Now it was Jenny’s turn to feel smug about knowing something her brother didn’t. “You’re going as Arminius?” she asked, “as in the German hero celebrated by the Nazis who built statues to him?”
“What?”
“I took a class on Nazi Germany in college. We learned about this guy. He was like a folk hero for the Nazis.”
“I didn’t know that.”
“You can’t go as him. People are going to think you’re a neo-Nazi skinhead.”
Rocky looked crestfallen. “What am I supposed to go as for Halloween?” he asked.
“I don’t know but you can’t go as that.”
“I don’t have anything to wear.”
“Just wear some random camo or something and be a hunter. You’ve got plenty of that stuff. C’mon, we don’t have much time. Mom and Dad will be home soon and then we’ve got to get over to Lisa’n’Andy’s house.”

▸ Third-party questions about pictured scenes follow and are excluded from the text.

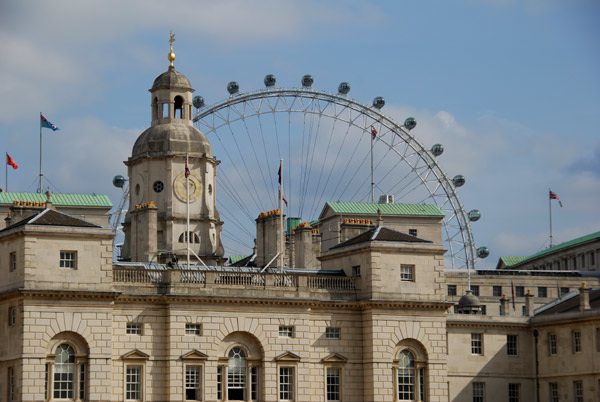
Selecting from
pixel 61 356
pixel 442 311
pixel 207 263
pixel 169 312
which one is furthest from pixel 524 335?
pixel 61 356

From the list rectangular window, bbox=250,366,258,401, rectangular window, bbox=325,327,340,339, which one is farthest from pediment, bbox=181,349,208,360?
rectangular window, bbox=325,327,340,339

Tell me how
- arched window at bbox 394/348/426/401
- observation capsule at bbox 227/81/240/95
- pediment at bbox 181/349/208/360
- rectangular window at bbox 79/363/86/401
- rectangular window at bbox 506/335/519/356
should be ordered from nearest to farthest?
rectangular window at bbox 79/363/86/401 < pediment at bbox 181/349/208/360 < arched window at bbox 394/348/426/401 < rectangular window at bbox 506/335/519/356 < observation capsule at bbox 227/81/240/95

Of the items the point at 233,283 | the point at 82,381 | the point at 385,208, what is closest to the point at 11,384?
the point at 82,381

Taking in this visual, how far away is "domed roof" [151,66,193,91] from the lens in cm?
10838

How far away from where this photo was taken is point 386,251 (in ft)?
325

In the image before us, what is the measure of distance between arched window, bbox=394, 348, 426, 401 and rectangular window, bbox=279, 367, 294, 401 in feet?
23.5

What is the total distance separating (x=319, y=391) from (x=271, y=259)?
39.5 ft

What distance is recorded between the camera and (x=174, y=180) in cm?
10694

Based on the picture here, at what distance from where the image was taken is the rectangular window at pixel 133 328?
9269 centimetres

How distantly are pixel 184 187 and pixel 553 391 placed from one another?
32.7 m

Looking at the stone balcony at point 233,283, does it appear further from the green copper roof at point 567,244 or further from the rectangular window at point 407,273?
the green copper roof at point 567,244

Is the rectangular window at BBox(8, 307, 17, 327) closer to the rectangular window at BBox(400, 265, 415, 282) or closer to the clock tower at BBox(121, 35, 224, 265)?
the clock tower at BBox(121, 35, 224, 265)

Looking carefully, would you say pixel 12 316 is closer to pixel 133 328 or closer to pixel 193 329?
pixel 133 328

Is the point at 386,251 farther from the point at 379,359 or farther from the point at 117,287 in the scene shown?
the point at 117,287
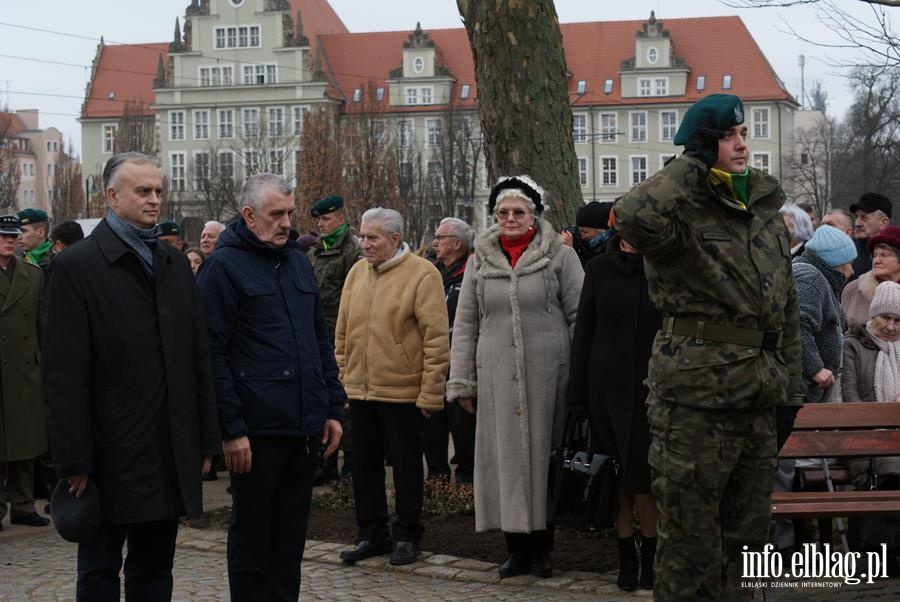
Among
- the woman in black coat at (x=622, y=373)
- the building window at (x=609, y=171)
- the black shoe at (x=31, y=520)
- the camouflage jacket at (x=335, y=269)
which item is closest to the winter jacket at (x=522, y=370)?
the woman in black coat at (x=622, y=373)

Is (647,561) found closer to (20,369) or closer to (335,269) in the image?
(335,269)

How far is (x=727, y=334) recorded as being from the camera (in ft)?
18.1

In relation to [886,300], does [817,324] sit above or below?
below

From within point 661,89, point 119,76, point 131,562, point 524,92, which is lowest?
point 131,562

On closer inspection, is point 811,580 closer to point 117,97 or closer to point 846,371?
point 846,371

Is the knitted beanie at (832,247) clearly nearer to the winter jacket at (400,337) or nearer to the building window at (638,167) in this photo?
the winter jacket at (400,337)

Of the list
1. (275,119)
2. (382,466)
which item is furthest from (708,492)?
(275,119)

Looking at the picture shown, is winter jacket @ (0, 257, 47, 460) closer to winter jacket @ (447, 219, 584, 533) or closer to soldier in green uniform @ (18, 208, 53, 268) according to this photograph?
soldier in green uniform @ (18, 208, 53, 268)

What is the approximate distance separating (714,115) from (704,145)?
0.42ft

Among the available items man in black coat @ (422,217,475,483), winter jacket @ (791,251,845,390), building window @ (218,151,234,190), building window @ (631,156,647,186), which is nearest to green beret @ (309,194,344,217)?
man in black coat @ (422,217,475,483)

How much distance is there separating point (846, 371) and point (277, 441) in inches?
154

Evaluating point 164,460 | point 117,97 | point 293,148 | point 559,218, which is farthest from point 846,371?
point 117,97

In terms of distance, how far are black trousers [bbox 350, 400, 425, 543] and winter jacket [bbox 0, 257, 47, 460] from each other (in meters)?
2.74

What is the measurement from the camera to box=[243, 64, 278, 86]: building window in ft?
316
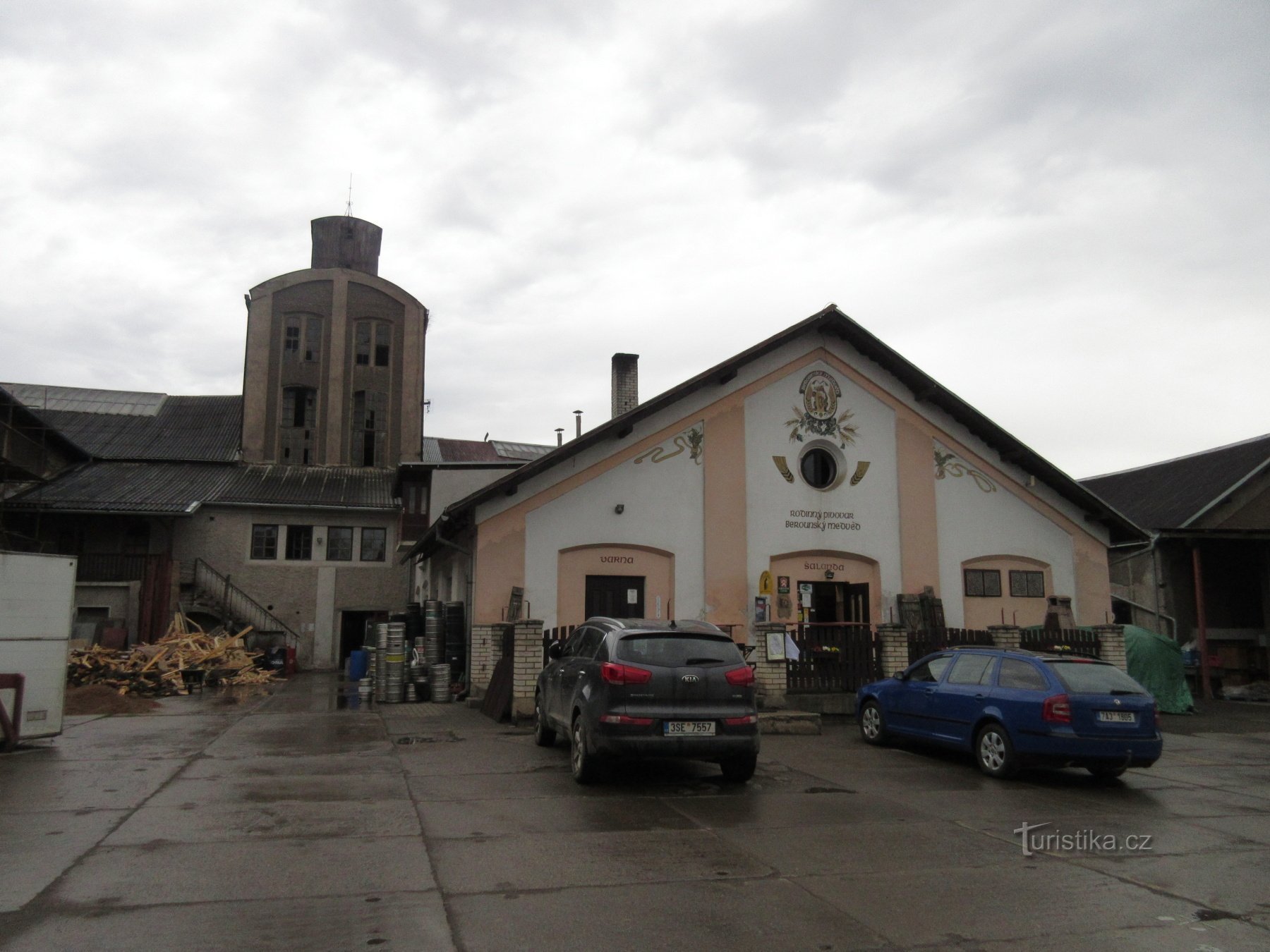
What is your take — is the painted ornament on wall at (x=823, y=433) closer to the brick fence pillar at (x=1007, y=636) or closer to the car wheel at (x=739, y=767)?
the brick fence pillar at (x=1007, y=636)

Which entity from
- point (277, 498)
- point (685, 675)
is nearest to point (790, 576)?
point (685, 675)

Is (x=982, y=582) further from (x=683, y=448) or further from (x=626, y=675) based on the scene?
(x=626, y=675)

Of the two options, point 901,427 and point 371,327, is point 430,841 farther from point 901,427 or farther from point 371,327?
point 371,327

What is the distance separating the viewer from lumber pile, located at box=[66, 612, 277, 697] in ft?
70.0

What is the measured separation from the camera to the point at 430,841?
23.2 ft

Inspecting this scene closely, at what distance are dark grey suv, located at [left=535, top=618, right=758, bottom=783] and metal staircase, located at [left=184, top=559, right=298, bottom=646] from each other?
25.0m

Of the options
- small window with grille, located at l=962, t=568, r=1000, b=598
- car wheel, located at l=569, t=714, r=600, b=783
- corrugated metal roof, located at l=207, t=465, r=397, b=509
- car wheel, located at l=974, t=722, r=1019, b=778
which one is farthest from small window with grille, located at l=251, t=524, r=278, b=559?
car wheel, located at l=974, t=722, r=1019, b=778

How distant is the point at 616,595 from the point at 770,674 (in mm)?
3742

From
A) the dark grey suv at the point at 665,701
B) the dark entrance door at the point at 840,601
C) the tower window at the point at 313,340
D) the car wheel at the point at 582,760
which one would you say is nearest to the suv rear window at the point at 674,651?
the dark grey suv at the point at 665,701

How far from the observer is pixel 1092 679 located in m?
10.5

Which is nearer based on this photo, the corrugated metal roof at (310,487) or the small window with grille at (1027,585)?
the small window with grille at (1027,585)

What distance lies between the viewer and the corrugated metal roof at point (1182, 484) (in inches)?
1042

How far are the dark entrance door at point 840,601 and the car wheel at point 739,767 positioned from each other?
10.4 meters

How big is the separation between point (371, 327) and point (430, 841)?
1460 inches
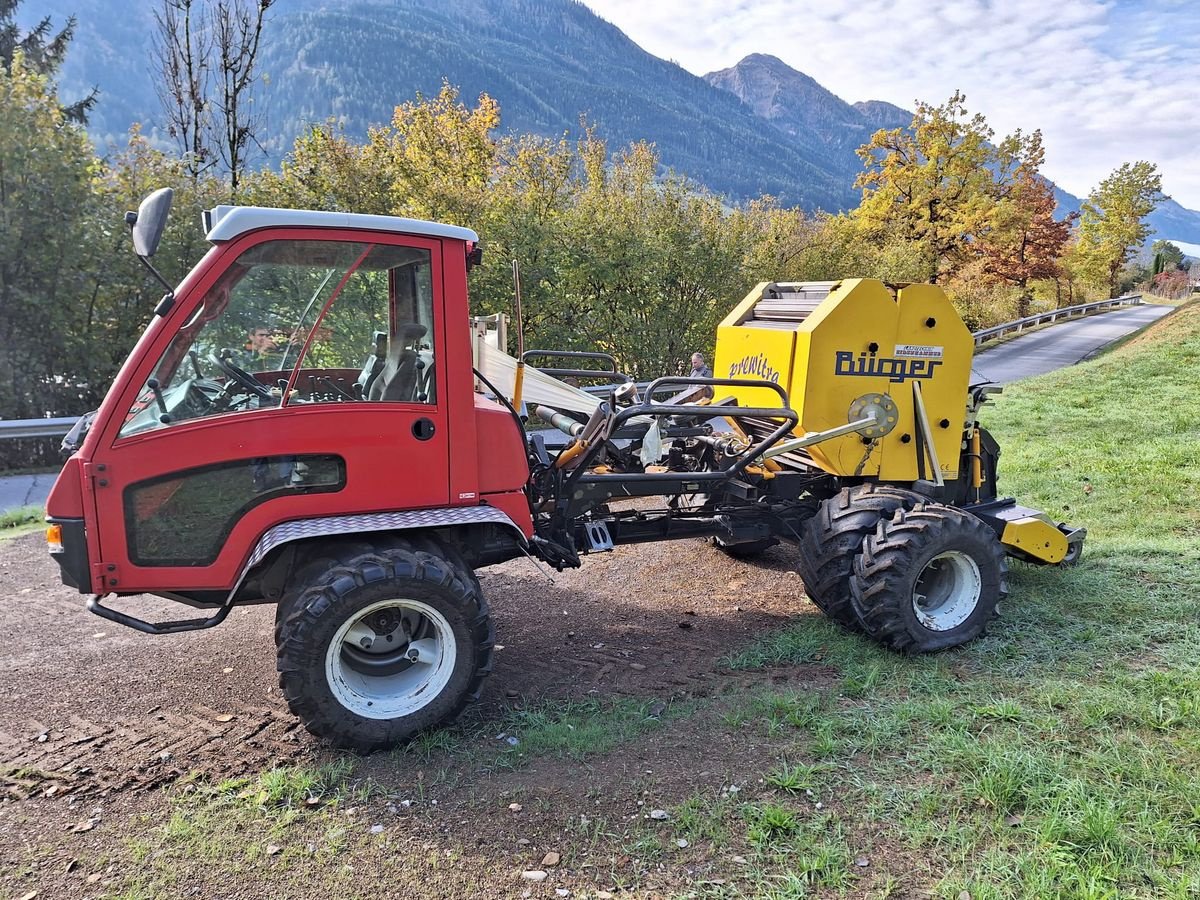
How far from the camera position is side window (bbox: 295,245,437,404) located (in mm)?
3572

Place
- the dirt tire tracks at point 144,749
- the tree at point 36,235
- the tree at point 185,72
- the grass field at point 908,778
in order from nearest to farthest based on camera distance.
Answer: the grass field at point 908,778, the dirt tire tracks at point 144,749, the tree at point 36,235, the tree at point 185,72

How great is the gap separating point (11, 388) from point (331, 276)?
8834 mm

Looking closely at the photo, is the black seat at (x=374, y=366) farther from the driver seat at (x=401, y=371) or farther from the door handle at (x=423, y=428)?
the door handle at (x=423, y=428)

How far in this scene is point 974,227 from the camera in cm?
2883

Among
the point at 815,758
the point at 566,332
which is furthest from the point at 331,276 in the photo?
the point at 566,332

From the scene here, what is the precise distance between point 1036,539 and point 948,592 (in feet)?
3.02

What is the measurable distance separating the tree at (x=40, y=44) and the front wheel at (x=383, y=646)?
797 inches

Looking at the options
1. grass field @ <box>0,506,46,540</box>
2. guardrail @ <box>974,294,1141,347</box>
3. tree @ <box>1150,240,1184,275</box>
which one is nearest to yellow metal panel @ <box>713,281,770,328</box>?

On Halloween, Rocky and Jenny took Georgie out trick-or-treating in the neighborhood. Rocky wore the same camo jacket he’d worn the night before to the party. A few people had made fun of him for not having a costume, so he’d doubled down on insistence that his jacket did count as a real costume. At one house, situated at the base of a small cul-de-sac in their parents’ neighborhood, an elderly gentleman and his wife who were handing out Halloween candy asked Jenny what Georgie’s costume was supposed to be.
Glancing at Rocky in his camo, then at Georgie in her blue jean jacket and baseball hat with a couple Sam’s Club stickers pulled off of water bottles, then finally at herself in her clown costume, Jenny said, “You know how families do themed costumes sometimes?”
“Yeah.”
“Well, she’s Sam’s Club, my brother’s Gander Mountain, and I’m Ronald McDonald.”